Even before the MC at the 2009 Groove Awards ceremony finished reading out the nominated entries for Artist of the Year from Tanzania, the crowd had begun chanting "Rose Muhando, Rose Muhando…" Not surprisingly, Muhando of Mteule Uwe Macho fame won the coveted title. The singer, famous for her strong, emotional voice, vibrant stage performance and her energetic dance troupe enjoys enormous popularity in Kenya, in her home country Tanzania and in other East and Central African countries. Her 2008 hit Nibebe from the album Jipange Sawa Sawa makes her undisputedly the biggest female gospel artiste in the region.

From a modest musical background she rose to lead singer with Moshi-based Mamajusi Anglican choir with which she recorded such songs as Halleluyah and Homa ya Dunia before she left to join St Mary’s Chimuli Anglican Church choir, Dodoma.

Household name

Although she is a household name in the region, she says she is most popular in her country.
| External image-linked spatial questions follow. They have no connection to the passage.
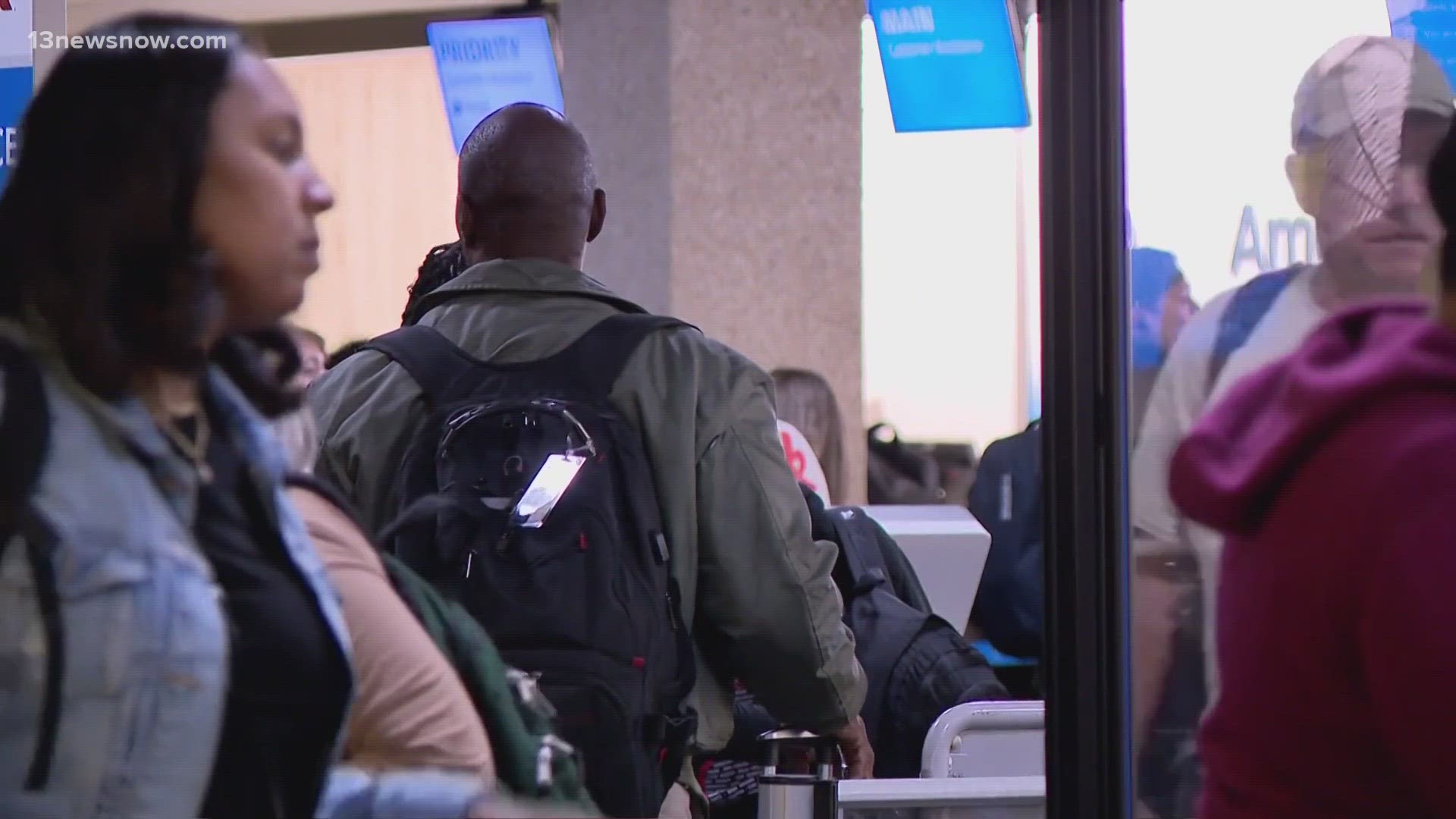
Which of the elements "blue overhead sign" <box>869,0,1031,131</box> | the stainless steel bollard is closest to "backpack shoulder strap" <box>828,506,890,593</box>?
the stainless steel bollard

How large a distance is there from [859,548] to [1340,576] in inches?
88.3

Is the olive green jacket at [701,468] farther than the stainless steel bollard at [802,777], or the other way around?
the stainless steel bollard at [802,777]

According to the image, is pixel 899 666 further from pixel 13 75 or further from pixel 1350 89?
pixel 13 75

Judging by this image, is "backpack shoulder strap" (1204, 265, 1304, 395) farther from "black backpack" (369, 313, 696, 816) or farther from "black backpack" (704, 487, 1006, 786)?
"black backpack" (704, 487, 1006, 786)

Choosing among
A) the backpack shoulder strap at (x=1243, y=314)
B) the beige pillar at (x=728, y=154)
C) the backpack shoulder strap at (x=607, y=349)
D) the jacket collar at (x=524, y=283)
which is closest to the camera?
the backpack shoulder strap at (x=1243, y=314)

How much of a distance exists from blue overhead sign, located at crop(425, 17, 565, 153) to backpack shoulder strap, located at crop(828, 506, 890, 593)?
504cm

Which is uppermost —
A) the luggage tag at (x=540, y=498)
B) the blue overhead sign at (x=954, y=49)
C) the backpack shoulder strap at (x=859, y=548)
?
the blue overhead sign at (x=954, y=49)

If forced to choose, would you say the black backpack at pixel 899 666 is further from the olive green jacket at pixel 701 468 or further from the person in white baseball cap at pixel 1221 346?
the person in white baseball cap at pixel 1221 346

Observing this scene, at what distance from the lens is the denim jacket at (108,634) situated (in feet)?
3.67

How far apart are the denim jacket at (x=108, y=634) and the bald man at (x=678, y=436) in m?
1.06

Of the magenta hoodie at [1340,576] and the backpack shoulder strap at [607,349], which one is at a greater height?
the backpack shoulder strap at [607,349]

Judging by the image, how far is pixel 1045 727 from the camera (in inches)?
81.0

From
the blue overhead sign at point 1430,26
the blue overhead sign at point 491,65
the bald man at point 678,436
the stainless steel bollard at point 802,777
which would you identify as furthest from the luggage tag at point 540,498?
the blue overhead sign at point 491,65

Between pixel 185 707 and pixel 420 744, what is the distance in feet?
0.62
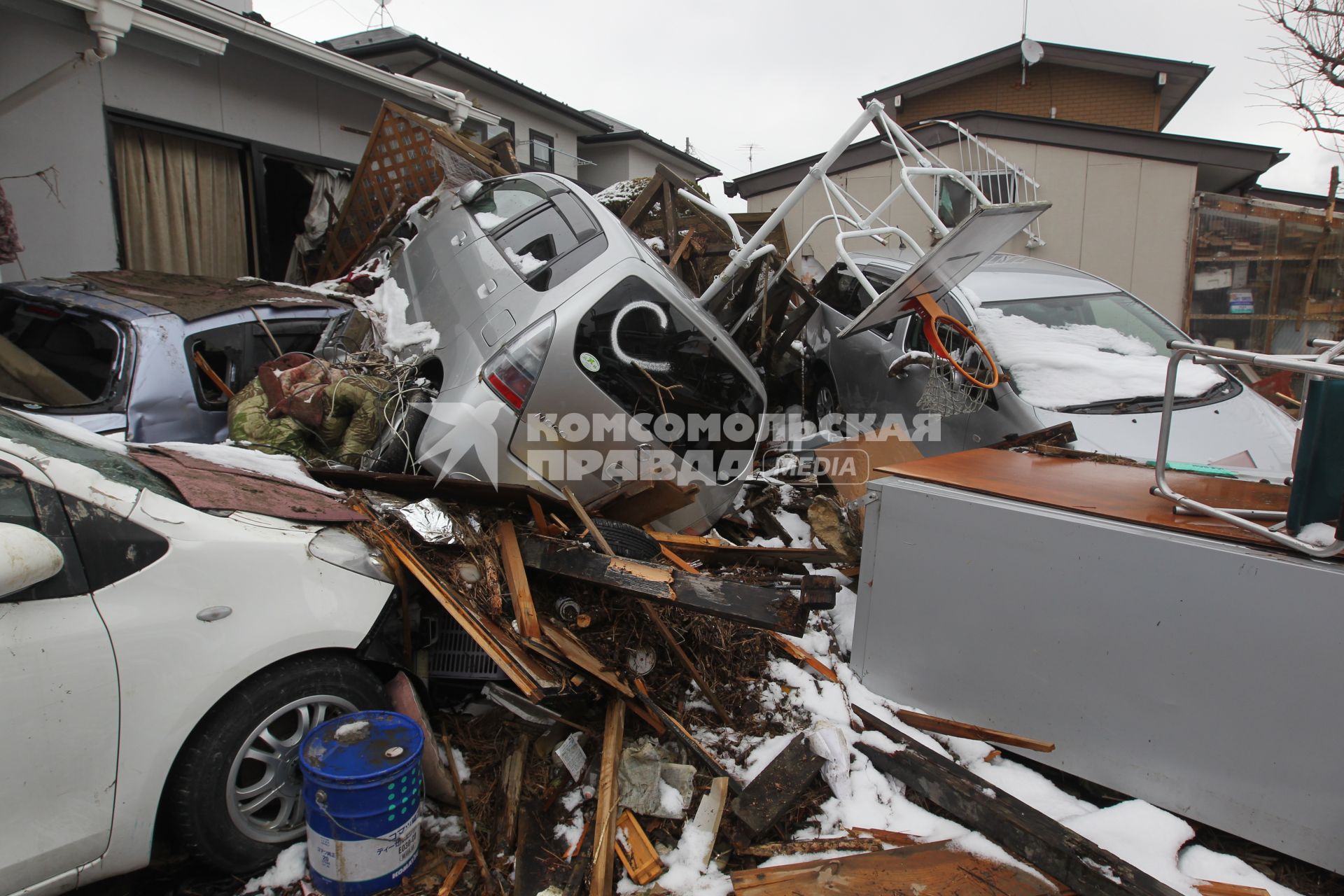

In 2005 she was named Best Female Gospel Musician at the Tanzania Music Awards, as well as best composer and best singer. Her debut album, Uwe Macho, was named best album at the awards. The album released in 2004 featured songs such as Mteule Uwe Macho, Yesu Nipe Uvumilivu, Yesu Nakupenda, Kina Mama, Mwambieni Mungu and Nakaza Mwendo became one of the most played in Kenyan homes, matatus and churches, catapulting her to celebrity status with a bigger than life profile.

Rose Muhando at the recent Groove Awards. Photos: Pius Cheruiyot

And when she launched her second album the Diamond Jubilee Stadium in Dar es Salaam was packed to the rafters with fans, some of who came as early as 5am.

Muhando began singing in school and although her parents are singers, she is a self-made artiste. She was 13 years into her career when she released the first album in which she is backed by an entourage of ten energetic singers cum dancers from her St Mary’s Chimuli choir.

Tribulations

Muhando attributes her success to the love of God and the trials she has been through.

The song Nibebe, for example, came to her in September last year while she was on her way to a tour in Chicago. Prior to that she had been accused of conning a Tanzanian pastor, Dickson Chilongani of Dodoma, of TSh9 million (Sh514,000) and thrown in jail.

"This was opposition to prevent me from going for the meeting. I went to America feeling hurt. I heard a voice in my head singing nibembeleze nibebe (soothe me and carry me). My name has been mentioned in many scandals but I don’t break. Instead I get stronger. My second album is greater than the first," she says.

Muhando’s painful past, which left her a single mother of three, to a large part informs her music.

Born 33 years ago in Dumila village, Kilosa district of Morogoro region, Muhando began to experience head pains at the age of six. She had wounds and a swelling on her head that made her appear to have two heads, according to Nyakati a Tanzania newspaper. She was miraculously healed at the age of nine and thereafter became a Christian.

The real tribulations, however, begun after the three fathers of her children rejected her when she informed them she was pregnant. These experiences inspired the song Nipe Uvumilivu (give me perseverance) as her children suffered for lack of basic needs after their fathers neglected them and their parents threw her out because they did not want her pregnancy to scandalise their Christian families.

The song resonates with many Kenyan women living in abusive relationships and Muhando recalls thousands of children in Congo blocking the road and begging her to sing the song.

Despite her new celebrity status, Muhando has managed to maintain a humble, pleasant and open disposition as well as clarity of purpose. And if the young men tripping over themselves backstage to get a photo of her is anything to go by, she is quite the femme fatale too.